Scenarios from EnerFuture were adapted to shed light on contrasted pathways of power demand and generation evolution. The two most representative EnerFuture scenarios were modelled: EnerBase and EnerBlue. These scenarios respectively assume: the continuation of existing policies without further climate ambition (EnerBase), and compliance with the 2024 Nationally Determined Contributions (NDCs) to reach net-zero by 2050 (EnerBlue).

In addition, a third Central scenario is implemented, reflecting a delayed demand electrification compared with official targets and a capacity development in between EnerBase and EnerBlue. The Central scenario is designed to represent a transition pathway more representative of recent trends.

In EnerFuture, the energy demand results from assumptions made on the global macroeconomic development and can be met through multiple energy vectors. It reflects real-life arbitrage that is made between electrification and alternative choices (e.g., sufficiency, biomass, natural gas…). Annual power demand modelled in EnerFuture is usually lower than projections made by national entities in charge of power network planning, and it can be explained by increase recourse to efficiency and sufficiency measures.

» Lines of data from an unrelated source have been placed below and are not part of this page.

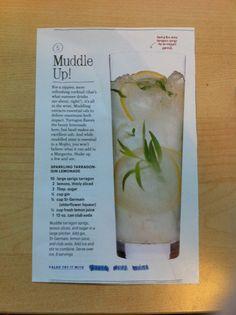 Sparkling tarragon-gin lemonade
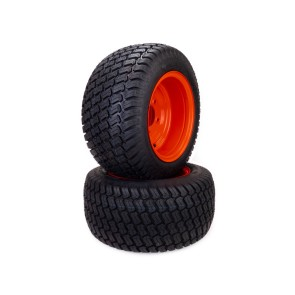 Part #25100 - Kioti Turf Front Wheel Assemblies 18x8.50-10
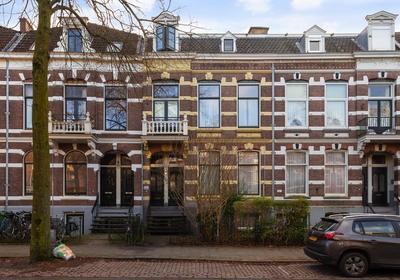 Burghardt Van Den Berghstraat 45 in Nijmegen 6512 DD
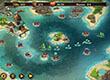 لعبة الدفاع عن الحصن ضد القراصنة - لقطة شاشة (2)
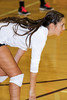 FCS Volleyball-6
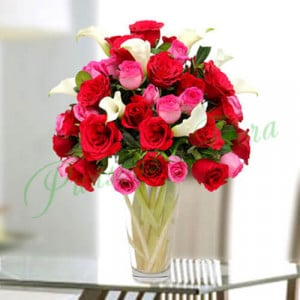 Sweet Emotions in Vase - Online Christmas Gifts Flowers Cakes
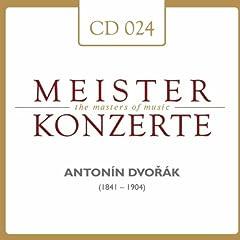 Konzert f�r Cello und Orchester Nr. 2 h-Moll, op. 104: Adagio ma non troppo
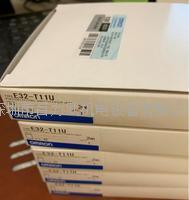 欧姆龙光纤 E32-T11U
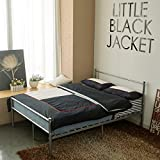 EGGREE Double Bed Solid Metal Beds Frame Heart-Shaped with Large Storage Space For Adults , Silver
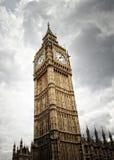 大笨钟在伦敦在英国 库存图片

Furthermore, the PPP integrate Enerdata’s Carbon Price Projections to address regulatory uncertainty surrounding the EU-ETS and MSR reforms. By offering three distinct carbon price trajectories, a robust sensitivity analysis can be conducted to measure how varying carbon costs will impact marginal generation, power prices, and, ultimately, the captured prices for all market actors.

A glance at future trends of power prices

Power prices trajectories differ between the scenarios studied, either driven by additional generation capacities, a stagnating demand or increasing carbon prices. In the Central scenario, prices remain below the other two scenarios until 2040 before gradually catching up with the prices in the EnerBlue scenario. This is explained by a transition period of overcapacity in the Central scenario that pushes prices down (generation capacities ramp up while the demand stagnates and then picks up only after a few years). From 2040 onwards, rising carbon price drives the least decarbonised scenario, EnerBase, toward higher values.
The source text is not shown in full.